Reproduce exactly the final portion of the data: every line from the one containing "site KRU_S3_17." through the last line, inclusive.

━━ AVAILABLE DATA ━━

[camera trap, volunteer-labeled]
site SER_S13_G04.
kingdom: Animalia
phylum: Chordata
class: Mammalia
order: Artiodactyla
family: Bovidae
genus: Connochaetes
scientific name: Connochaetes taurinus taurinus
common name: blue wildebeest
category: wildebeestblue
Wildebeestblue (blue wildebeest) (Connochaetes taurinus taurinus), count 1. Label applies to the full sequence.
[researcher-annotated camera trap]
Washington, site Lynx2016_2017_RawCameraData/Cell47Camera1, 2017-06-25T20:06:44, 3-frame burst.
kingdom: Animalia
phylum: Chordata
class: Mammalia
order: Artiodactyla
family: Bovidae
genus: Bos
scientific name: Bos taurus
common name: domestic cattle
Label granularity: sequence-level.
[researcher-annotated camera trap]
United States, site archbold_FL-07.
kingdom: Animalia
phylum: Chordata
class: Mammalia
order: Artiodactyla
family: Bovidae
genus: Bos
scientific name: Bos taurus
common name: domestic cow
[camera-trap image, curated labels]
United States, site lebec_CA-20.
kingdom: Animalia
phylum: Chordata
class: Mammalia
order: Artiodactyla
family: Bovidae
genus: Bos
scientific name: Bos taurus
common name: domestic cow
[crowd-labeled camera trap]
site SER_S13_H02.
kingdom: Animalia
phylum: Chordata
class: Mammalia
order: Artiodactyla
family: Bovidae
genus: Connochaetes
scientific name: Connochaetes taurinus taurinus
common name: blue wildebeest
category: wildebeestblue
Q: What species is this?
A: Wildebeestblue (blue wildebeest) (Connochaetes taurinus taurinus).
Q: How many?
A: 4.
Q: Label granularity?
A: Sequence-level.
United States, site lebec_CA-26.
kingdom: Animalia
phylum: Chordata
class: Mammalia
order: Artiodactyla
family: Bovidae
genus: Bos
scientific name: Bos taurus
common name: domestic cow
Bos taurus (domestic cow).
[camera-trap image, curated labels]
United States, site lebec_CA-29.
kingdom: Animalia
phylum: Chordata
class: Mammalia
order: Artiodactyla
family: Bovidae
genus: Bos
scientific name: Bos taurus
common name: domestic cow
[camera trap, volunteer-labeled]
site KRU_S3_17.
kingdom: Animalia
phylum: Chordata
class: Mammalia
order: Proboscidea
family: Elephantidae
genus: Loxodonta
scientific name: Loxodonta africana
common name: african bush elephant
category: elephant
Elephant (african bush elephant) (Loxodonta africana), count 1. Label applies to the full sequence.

━━━

#### SOLUTION TO THIS PROBLEM
site KRU_S3_17.
kingdom: Animalia
phylum: Chordata
class: Mammalia
order: Proboscidea
family: Elephantidae
genus: Loxodonta
scientific name: Loxodonta africana
common name: african bush elephant
category: elephant
Elephant (african bush elephant) (Loxodonta africana), count 1. Label applies to the full sequence.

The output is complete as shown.